Dina mengangguk dan segera masuk ke kamar. Sementara itu Gladys membereskan sisa pekerjaannya di dapur yang masih belum sepenuhnya terselesaikan.
Senin pagi, begitu Dina turun dari angkot di depan kampus dan berjalan masuk ke gerbang utama, ia melihat Helen sedang menunggunya di sana.
“Dina…” panggil Helen.
“Jangan minta maaf lagi!” hardik Dina.
Helen terkejut dengan reaksi yang ditunjukkan Dina kepadanya pagi itu. Helen bahkan sampai menarik tubuhnya ke belakang karena terkejut.
Tiba-tiba Dina mendekati Helen dan menggandeng tangannya, “Aku hanya bercanda.” Demikian katanya.
“Kamu membuatku takut, sungguh!” balas Helen.
“Aku hanya bercanda. Kemarin aku memang marah kepadamu tetapi hari ini sudah tidak lagi.”
Mereka berdua berjalan sambil bergandengan tangan menuju ke ruang kuliah. Di jalan menuju ke kelas mereka tidak sengaja berpapasan dengan Kevin, namun Kevin hanya menundukkan kepalanya, tidak mau menatap Dina dan Helen.
Seketika ingatan Dina kembali pada kejadian Jumat sore ketika ia berada dalam pelukan Kevin untuk beberapa saat. Pelukan itu terasa begitu hangat, namun tidak bisa ia miliki. Meskipun itu membuat hati Dina terasa begitu sakit, namun ia berusaha untuk mengikhlaskannya.
Beberapa dari perkataan Kevin juga tidak bisa Dina pahami, akan tetapi ia merasa tidak perlu lagi untuk mencari tahu maksud perkataan laki-laki itu karena itu semua tidak ada gunanya lagi.
Dina masuk ke ruang kelasnya, sementara Helen masih harus melanjutkan perjalanannya ke lantai yang berikutnya karena semua kelasnya hari ini berada di lantai atas.
Ketika Dina sedang duduk mendengarkan penjelasan dari dosen, tiba-tiba sebuah pesan masuk ke ponselnya.
‘Bisakah kita bertemu lagi?’ demikian tulis Kevin dalam pesannya.
Jantung Dina kembali berdebar dengan kencang karena menerima pesan dari Kevin.

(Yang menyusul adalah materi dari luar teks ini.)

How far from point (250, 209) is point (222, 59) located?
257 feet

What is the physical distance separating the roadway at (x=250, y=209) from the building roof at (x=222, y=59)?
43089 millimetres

Ia pun membalas pesan Kevin itu.
‘Maaf, aku sedikit sibuk.’ Balas Dina kepada Kevin.
‘Aku ingin menjelaskan.’ Tulis Kevin kepada Dina lagi.
‘Tidak ada yang perlu dijelaskan. Anggap saja semua itu tidak pernah terjadi.’
‘Dina beri aku kesempatan untuk menjelaskan.’
Merasa bahwa dosen mulai memperhatikan tingkah lakunya yang sejak tadi sibuk mengetik pesan di ponselnya, Dina akhirnya menyimpan ponselnya dan tidak membalas pesan Kevin lagi.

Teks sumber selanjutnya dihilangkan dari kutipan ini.